The ocean is a major resource for Rhode Island, it’s not called the Ocean State for nothing. So sea level rise is a vitally important issue for our area and according to local researchers, our coastline will change dramatically in the coming decades.
As a result of climate change, the new projection for sea level rise in Rhode Island is nine to eleven feet. The impacts on Rhode Island could be devastating, and we’re already seeing some of the impacts. Flooding on extremely high tides is becoming more and more frequent, and that flooding is only made worse during storms.
This project aims to create a visual archive of Providence, Rhode Island. At three locations on the coast line I have placed USB drives that have been waterproofed and cast in concrete that each contain photographs taken from the exact location of the USB drive. The photographs (50 on each drive), along with a text file translated into eight different languages explaining the device’s function, are stored only on these drives and will never be printed, published, or put online: they exist only where they were initially made. In order to see what Providence looked like at that given moment, you must still physically travel to the location with a device that will read the USB drives.

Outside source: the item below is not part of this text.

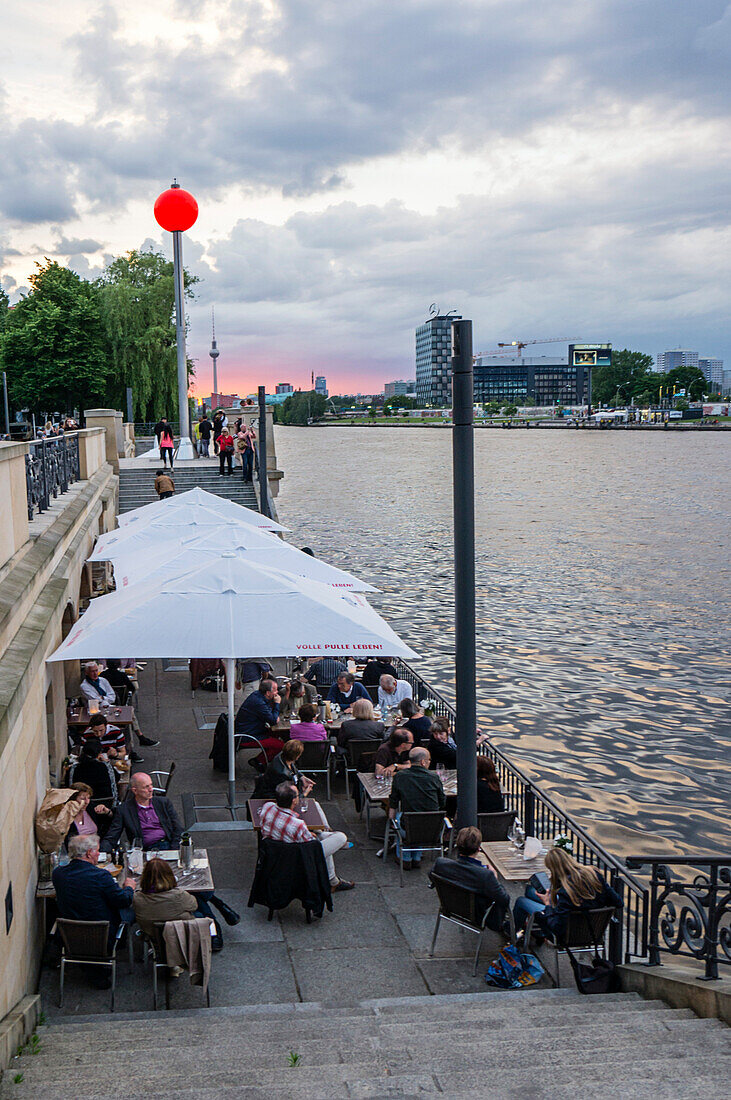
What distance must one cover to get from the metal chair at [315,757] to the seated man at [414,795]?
6.52ft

The lives of the USB drives are finite. Despite their waterproofing and concrete casing, these drives will degrade over time and cease to function: they too, just like the Providence shore line, have their own mortality. There are no plans to service or repair the devices. Thusly they become a symbol of our actions towards our planet in the last century. Without proper care, they will of course lose their information and become defunct.
Each image shows the exact coordinates where the USB drives were dropped. This information is offered as a map for those who so desire to travel and find the drives for as long as they exist: to compare the past and present side by side.